- Township of Byberry Location of Byberry Township of Byberry Township of Byberry (Pennsylvania) Township of Byberry Township of Byberry (the United States)
- Coordinates: 40°06′00″N 74°58′05″W﻿ / ﻿40.1°N 74.968°W
- Country: United States
- State: Pennsylvania
- County: Philadelphia
- Time zone: UTC-5 (EST)
- • Summer (DST): UTC-4 (EDT)
- Area codes: 215, 267, and 445

= Byberry, Philadelphia =

Byberry is a neighborhood in the far northeast section of Philadelphia, in the U.S. state of Pennsylvania. Originally it was incorporated as the Township of Byberry and was the northeasternmost municipality of Philadelphia County before the City and County were consolidated in 1854. Its approximate boundaries are the Poquessing Creek to the north, Woodhaven Road to the south, the Roosevelt Boulevard to the west, and Thornton Road to the east.

Byberry had a strong abolitionist presence and may have been an original stop on the Underground Railroad.

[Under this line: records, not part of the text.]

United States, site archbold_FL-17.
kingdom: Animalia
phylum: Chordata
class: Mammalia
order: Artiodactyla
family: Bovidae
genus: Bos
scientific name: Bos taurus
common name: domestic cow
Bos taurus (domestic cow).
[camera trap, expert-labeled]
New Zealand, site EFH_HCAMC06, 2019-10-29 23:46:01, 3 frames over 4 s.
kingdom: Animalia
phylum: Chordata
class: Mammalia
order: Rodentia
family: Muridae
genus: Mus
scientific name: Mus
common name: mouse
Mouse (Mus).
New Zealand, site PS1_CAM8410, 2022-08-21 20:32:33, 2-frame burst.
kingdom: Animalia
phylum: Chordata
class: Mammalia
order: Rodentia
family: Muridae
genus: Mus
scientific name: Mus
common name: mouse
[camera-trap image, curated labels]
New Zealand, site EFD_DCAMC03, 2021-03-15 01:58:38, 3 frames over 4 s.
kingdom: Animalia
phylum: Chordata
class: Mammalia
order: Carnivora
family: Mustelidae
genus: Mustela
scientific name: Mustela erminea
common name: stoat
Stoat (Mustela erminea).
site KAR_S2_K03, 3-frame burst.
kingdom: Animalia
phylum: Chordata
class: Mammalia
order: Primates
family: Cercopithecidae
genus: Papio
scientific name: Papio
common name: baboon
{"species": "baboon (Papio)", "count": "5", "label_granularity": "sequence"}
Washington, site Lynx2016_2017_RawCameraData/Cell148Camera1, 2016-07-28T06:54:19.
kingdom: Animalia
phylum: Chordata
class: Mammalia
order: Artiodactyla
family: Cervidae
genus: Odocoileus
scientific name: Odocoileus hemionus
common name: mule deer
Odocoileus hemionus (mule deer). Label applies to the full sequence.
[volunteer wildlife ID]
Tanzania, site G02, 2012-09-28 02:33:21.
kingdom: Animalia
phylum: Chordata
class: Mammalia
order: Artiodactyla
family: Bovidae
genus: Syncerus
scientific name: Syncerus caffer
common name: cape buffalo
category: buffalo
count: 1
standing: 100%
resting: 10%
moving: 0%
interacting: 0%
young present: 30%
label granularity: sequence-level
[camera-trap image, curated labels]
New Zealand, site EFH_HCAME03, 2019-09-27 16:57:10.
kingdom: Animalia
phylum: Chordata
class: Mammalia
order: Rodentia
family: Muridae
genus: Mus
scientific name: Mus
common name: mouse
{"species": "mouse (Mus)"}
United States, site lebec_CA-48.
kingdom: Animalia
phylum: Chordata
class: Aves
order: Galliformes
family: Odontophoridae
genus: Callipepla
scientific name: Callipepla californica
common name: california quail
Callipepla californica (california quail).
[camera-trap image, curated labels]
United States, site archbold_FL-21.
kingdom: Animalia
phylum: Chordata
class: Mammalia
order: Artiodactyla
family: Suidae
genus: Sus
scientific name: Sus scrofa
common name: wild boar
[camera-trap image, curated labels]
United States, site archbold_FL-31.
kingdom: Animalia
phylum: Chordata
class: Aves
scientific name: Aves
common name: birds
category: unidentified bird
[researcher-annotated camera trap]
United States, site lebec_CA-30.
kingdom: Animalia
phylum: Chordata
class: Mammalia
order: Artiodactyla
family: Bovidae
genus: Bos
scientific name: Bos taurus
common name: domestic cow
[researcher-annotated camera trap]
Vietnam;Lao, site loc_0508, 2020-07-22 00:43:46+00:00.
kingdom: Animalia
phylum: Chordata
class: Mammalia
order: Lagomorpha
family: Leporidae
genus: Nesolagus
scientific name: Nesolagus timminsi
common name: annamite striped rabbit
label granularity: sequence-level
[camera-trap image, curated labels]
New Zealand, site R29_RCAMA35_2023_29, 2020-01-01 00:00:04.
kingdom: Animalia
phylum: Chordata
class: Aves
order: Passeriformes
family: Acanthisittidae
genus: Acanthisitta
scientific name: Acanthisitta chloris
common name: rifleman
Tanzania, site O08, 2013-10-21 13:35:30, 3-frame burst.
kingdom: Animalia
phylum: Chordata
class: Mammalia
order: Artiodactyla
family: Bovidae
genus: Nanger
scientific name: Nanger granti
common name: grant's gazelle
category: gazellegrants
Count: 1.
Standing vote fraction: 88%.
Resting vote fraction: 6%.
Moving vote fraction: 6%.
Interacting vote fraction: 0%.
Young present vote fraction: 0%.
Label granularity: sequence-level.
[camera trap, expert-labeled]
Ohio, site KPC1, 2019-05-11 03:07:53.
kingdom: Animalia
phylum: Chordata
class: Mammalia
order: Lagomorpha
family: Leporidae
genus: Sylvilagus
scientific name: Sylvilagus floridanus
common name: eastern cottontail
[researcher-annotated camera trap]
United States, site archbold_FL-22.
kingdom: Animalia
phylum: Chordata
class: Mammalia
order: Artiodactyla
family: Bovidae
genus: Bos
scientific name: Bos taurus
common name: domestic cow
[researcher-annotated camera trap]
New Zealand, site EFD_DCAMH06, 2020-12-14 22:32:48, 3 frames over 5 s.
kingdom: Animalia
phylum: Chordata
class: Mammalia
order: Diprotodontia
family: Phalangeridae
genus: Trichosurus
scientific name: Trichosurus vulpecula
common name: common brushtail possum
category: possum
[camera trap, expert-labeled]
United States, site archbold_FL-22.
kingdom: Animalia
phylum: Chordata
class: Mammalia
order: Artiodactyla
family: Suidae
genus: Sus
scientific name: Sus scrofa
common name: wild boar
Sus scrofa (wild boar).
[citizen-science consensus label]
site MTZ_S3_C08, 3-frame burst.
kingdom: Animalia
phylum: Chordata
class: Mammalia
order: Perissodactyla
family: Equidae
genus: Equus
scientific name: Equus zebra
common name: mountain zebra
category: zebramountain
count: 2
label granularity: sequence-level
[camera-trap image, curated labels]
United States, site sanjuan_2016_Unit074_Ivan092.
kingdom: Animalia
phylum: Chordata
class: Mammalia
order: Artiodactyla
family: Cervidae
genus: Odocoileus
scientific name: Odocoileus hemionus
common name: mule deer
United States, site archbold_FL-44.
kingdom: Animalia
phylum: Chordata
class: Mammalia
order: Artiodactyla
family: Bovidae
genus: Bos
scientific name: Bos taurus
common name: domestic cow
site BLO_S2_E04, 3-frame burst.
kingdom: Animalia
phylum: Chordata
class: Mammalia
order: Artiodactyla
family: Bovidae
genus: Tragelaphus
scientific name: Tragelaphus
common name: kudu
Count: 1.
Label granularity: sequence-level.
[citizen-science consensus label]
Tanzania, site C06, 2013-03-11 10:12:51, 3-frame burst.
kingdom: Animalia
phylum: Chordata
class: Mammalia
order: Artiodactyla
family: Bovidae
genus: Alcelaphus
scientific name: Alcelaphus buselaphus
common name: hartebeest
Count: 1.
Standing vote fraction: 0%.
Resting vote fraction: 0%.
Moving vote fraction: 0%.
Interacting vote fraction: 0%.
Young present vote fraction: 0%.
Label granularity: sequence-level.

Today, the area occupied by the township is mostly synonymous with the neighborhood of Somerton, as the neighborhoods of Byberry and Somerton tend to overlap.

==History==
A township in the extreme northeastern part of the County of Philadelphia; bounded on the east and northeast by Poquessing Creek and Bucks County; on the northwest by Montgomery County; and on the west and southwest by the Township of Moreland.

Its greatest length was estimated at 5 mi; its greatest breadth, 2+1/2 mi; area, 4.700 acre. The area was originally settled in the mid-17th century by Swedes. In 1675, four young, single brothers, Nathaniel, Thomas, Daniel and William Walton, arrived at Newcastle from England and, having first prospected the land in the neighborhood of the Delaware River, chose this area along the Poquessing Creek to settle. They gave it the name Byberry, in honor of their native town, near Bristol, in England.

They were joined after the arrival of the ship Welcome in 1682, by Giles and Joseph Knight, John Carver, John Hart, Richard Collett and their families, and others. Byberry was the birthplace of Benjamin Rush, a signer of the Declaration of Independence.

The township was consolidated and established soon after the arrival of William Penn. Byberry Township initially consisted only of a few villages, and was the most rural of all the townships of Philadelphia County. Byberry Crossroads, once called Plumbsock, and Knightsville were the principal villages.

==Notable people==
- Reverend Thomas Hall, Loyalist Anglican cleric who emigrated back to England and subsequently served as the chaplain in Livorno, Italy. He was the cousin of Benjamin Rush and the nephew of Rev. Samuel Finley.